Rewrite the items below as a numbered list, omitting any blank lines.

-- Start THE DATA --

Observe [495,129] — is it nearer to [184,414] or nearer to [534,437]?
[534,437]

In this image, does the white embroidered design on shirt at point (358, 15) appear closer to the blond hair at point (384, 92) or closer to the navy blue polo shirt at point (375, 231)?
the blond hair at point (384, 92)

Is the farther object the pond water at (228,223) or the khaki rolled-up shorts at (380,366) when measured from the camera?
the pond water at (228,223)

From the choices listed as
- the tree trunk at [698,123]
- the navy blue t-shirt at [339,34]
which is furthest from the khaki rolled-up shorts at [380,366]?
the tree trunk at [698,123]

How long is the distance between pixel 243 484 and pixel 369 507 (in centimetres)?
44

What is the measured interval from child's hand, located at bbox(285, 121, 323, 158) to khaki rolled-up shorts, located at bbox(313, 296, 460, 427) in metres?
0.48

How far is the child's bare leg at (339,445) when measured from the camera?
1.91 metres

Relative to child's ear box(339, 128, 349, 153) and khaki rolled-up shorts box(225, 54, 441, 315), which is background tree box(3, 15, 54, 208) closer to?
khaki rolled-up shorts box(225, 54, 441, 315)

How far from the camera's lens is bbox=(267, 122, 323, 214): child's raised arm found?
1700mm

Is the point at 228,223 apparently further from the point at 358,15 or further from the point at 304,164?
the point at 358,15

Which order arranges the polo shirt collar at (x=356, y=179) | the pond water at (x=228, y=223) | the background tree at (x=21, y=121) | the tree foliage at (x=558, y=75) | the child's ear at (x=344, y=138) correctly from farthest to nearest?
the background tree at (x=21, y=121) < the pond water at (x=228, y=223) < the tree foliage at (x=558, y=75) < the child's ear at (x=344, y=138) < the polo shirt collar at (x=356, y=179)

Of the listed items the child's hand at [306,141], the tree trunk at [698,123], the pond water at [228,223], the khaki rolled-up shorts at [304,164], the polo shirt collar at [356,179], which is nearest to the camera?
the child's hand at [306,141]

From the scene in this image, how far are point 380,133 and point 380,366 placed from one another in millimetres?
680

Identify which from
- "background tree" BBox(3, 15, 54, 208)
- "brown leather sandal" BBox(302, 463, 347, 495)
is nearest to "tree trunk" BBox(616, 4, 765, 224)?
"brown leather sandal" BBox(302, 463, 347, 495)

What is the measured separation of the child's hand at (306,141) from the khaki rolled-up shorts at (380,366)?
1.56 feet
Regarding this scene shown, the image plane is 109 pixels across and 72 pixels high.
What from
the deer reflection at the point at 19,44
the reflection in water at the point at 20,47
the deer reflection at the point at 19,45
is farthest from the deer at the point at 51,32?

-- End THE DATA --

**RESPONSE**
1. Observe [495,129] — is it nearer to [184,414] or nearer to [534,437]?
2. [534,437]
3. In this image, does the white embroidered design on shirt at point (358, 15) appear closer to the blond hair at point (384, 92) or closer to the navy blue polo shirt at point (375, 231)?
4. the blond hair at point (384, 92)
5. Is the farther object the pond water at (228,223) or the khaki rolled-up shorts at (380,366) when measured from the camera?
6. the pond water at (228,223)
7. From the choices listed as
8. - the tree trunk at [698,123]
9. - the navy blue t-shirt at [339,34]
10. which is furthest from the khaki rolled-up shorts at [380,366]?
11. the tree trunk at [698,123]
12. How long is the distance between pixel 243 484 and pixel 369 507 (in centimetres)?
13. 44
14. What is the measured interval from child's hand, located at bbox(285, 121, 323, 158) to khaki rolled-up shorts, located at bbox(313, 296, 460, 427) in metres?
15. 0.48
16. How far is the child's bare leg at (339,445) when measured from the camera?
17. 1.91 metres
18. Relative to child's ear box(339, 128, 349, 153) and khaki rolled-up shorts box(225, 54, 441, 315), which is background tree box(3, 15, 54, 208) closer to?
19. khaki rolled-up shorts box(225, 54, 441, 315)
20. How far from the camera's lens is bbox=(267, 122, 323, 214): child's raised arm found?
21. 1700mm
22. Is the point at 228,223 apparently further from the point at 358,15 or further from the point at 304,164?
23. the point at 358,15
24. Which order arranges the polo shirt collar at (x=356, y=179) | the pond water at (x=228, y=223) | the background tree at (x=21, y=121) | the tree foliage at (x=558, y=75) | the child's ear at (x=344, y=138) correctly from farthest to nearest?
25. the background tree at (x=21, y=121) < the pond water at (x=228, y=223) < the tree foliage at (x=558, y=75) < the child's ear at (x=344, y=138) < the polo shirt collar at (x=356, y=179)
26. Of the listed items the child's hand at [306,141], the tree trunk at [698,123], the pond water at [228,223], the khaki rolled-up shorts at [304,164], the polo shirt collar at [356,179], which is nearest to the camera?
27. the child's hand at [306,141]
28. From the scene in this image, how far are point 380,133 and point 380,366 placed from one another in millimetres?
29. 680
30. Identify which from
31. - "background tree" BBox(3, 15, 54, 208)
32. - "brown leather sandal" BBox(302, 463, 347, 495)
33. is nearest to "tree trunk" BBox(616, 4, 765, 224)?
34. "brown leather sandal" BBox(302, 463, 347, 495)
35. What is the measured separation of the child's hand at (306,141) from the khaki rolled-up shorts at (380,366)?
36. 1.56 feet
37. Regarding this scene shown, the image plane is 109 pixels across and 72 pixels high.
38. What from
39. the deer reflection at the point at 19,44
40. the reflection in water at the point at 20,47
41. the deer reflection at the point at 19,45
42. is farthest from the deer at the point at 51,32?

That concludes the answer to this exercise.